You shook your head. "No. Hannibal shut her down before she could pull anything. She was saying some really ugly things about my mom and that's what provoked the argument."
"Was anyone intoxicated?" Detective Greene raised an eyebrow.
You shrugged. "We finished one bottle of wine between the three of us, so maybe a little."
"Is your cousin known to get aggressive while under the influence?"
"She's aggressive when she's stone-cold sober." You admitted, going off-script a little.
"Oh, yes." Detective Greene flipped through some pages. "Her husband said you two don't get along."

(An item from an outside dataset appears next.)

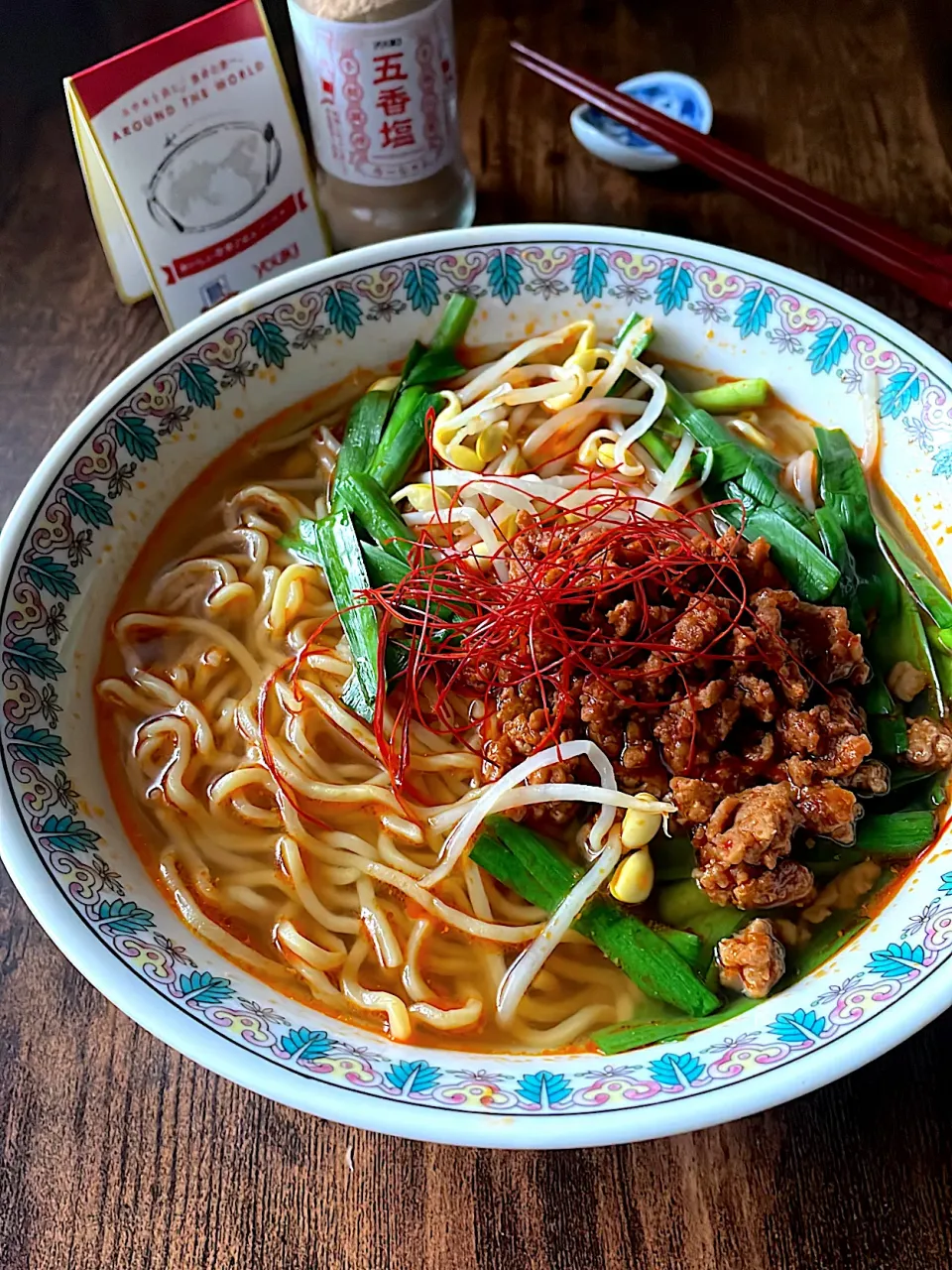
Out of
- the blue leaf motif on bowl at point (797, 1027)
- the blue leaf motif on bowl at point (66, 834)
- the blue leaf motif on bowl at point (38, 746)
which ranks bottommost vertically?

That was undoubtedly the worst way she could have possibly put it. You wanted to tell her that Theresa hated you. That you were her punching bag for years. That you were completely justified in not making an effort to 'get along'. But this wasn't the time or place.
"Have you questioned Gideon?" You asked, feeling frustrated but trying to hide it.
"Yes, actually." Detective Greene nodded. "We haven't eliminated anyone as a suspect and his criminal record is certainly relevant."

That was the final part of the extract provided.